Another Taliban jihadi was wrapping a fully stacked pallet with a roll of heavy clear plastic for load stability. A dozen more stacked and wrapped pallets lined the far wall, but Juan couldn’t make out what they carried.
Juan needed more information about the Vendor and his operations, but clearly Yaqoob didn’t know any more. He wasn’t handling the financial transactions, so there wasn’t any chance to steal bank transfer information from him. Right now, Juan’s only play seemed to be getting on that plane and planting one of his homing beacons on board. Then the Oregon could track the plane to its next destination and perhaps there he could find out more about this Vendor character, his operation’s networks, and maybe even more about his clients—buyers and sellers.
“I want to see inside the plane,” Juan said. He barked it like an order. No point in giving the big man a chance to refuse his request.
Yaqoob unfolded his long legs out of the cramped little trolley and strode toward the plane.

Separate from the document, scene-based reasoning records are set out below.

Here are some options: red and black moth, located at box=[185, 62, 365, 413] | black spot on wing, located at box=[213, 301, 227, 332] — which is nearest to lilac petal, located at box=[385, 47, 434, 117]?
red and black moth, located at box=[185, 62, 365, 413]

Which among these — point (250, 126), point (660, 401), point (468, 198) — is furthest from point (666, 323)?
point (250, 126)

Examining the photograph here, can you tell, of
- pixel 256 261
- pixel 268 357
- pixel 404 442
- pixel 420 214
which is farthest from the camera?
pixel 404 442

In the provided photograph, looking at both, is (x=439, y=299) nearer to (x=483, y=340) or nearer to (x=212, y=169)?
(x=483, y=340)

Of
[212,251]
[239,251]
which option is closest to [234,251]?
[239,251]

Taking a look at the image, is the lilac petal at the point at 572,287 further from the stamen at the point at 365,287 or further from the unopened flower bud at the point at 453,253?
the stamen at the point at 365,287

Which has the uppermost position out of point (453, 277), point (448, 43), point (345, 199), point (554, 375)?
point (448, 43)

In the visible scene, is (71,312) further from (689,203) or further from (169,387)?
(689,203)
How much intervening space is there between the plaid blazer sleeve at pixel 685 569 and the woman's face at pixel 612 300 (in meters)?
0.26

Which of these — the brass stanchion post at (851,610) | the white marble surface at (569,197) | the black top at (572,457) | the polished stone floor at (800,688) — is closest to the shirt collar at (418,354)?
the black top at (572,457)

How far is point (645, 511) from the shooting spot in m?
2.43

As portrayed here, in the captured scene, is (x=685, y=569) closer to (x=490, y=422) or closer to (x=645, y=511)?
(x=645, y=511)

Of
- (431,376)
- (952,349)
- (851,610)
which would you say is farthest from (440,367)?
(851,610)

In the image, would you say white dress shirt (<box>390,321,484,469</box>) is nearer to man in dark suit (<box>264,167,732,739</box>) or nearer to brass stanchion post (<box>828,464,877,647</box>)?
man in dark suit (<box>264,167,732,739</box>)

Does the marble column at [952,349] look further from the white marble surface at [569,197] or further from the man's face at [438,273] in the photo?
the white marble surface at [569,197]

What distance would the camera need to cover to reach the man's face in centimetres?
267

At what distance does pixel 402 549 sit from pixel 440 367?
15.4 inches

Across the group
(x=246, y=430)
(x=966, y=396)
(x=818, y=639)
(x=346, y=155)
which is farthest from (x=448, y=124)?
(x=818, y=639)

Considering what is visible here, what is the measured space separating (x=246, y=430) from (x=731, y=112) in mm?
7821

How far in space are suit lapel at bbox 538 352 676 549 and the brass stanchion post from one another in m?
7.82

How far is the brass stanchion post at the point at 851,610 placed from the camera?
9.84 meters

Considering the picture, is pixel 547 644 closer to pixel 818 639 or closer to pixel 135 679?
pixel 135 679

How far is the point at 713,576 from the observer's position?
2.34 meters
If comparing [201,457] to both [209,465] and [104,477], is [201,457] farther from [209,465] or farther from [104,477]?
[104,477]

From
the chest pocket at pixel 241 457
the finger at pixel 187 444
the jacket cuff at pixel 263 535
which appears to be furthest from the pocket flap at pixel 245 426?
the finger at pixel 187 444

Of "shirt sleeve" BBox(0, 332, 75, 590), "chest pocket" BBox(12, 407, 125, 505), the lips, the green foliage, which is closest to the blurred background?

Juan knew there was always a moment in an undercover operation where the agent knew he was on the verge of scoring big. That moment was usually more dangerous than most because it was the easiest way for an agent to accidentally tip his hand. The trick was to keep a cool head and not get too excited and give away the game. Cabrillo had done this long enough to know that he was just moments away from success. All he had to do was take a few deep breaths, look around the aircraft, drop off the homing beacon, and then get the heck out of Dodge.
Juan watched as a speeding automated forklift heading for the back wall skidded to a halt just feet from Yaqoob, its collision sensors signaling a crash warning to its automatic brakes before it could hit the Pashtun.
Yaqoob hardly noticed. Just as he was about to step onto the ramp of the newly transformed cargo aircraft, his phone buzzed in his camouflaged pocket and he stopped. He pulled the phone out and pressed it against his massive head, and answered it by barking his name.
His voice lowered and he turned his broad back to Cabrillo, his words becoming more heated the longer he spoke. Suddenly he quieted, and listened. Cabrillo couldn’t make out the words on the other end or even the language. Finally, Yaqoob sighed. He turned around toward Juan, his face a welter of conflicting emotions.
“It’s for you, Stepan.” He tossed the phone to Juan in a high little arc.
Caught off guard, Juan reached up with both hands and snagged the phone out of the air—taking his eyes off Yaqoob just long enough for the big Afghani to throw a spine-shattering haymaker, cracking the side of Juan’s skull with his anvil-sized fist, and knocking him out cold.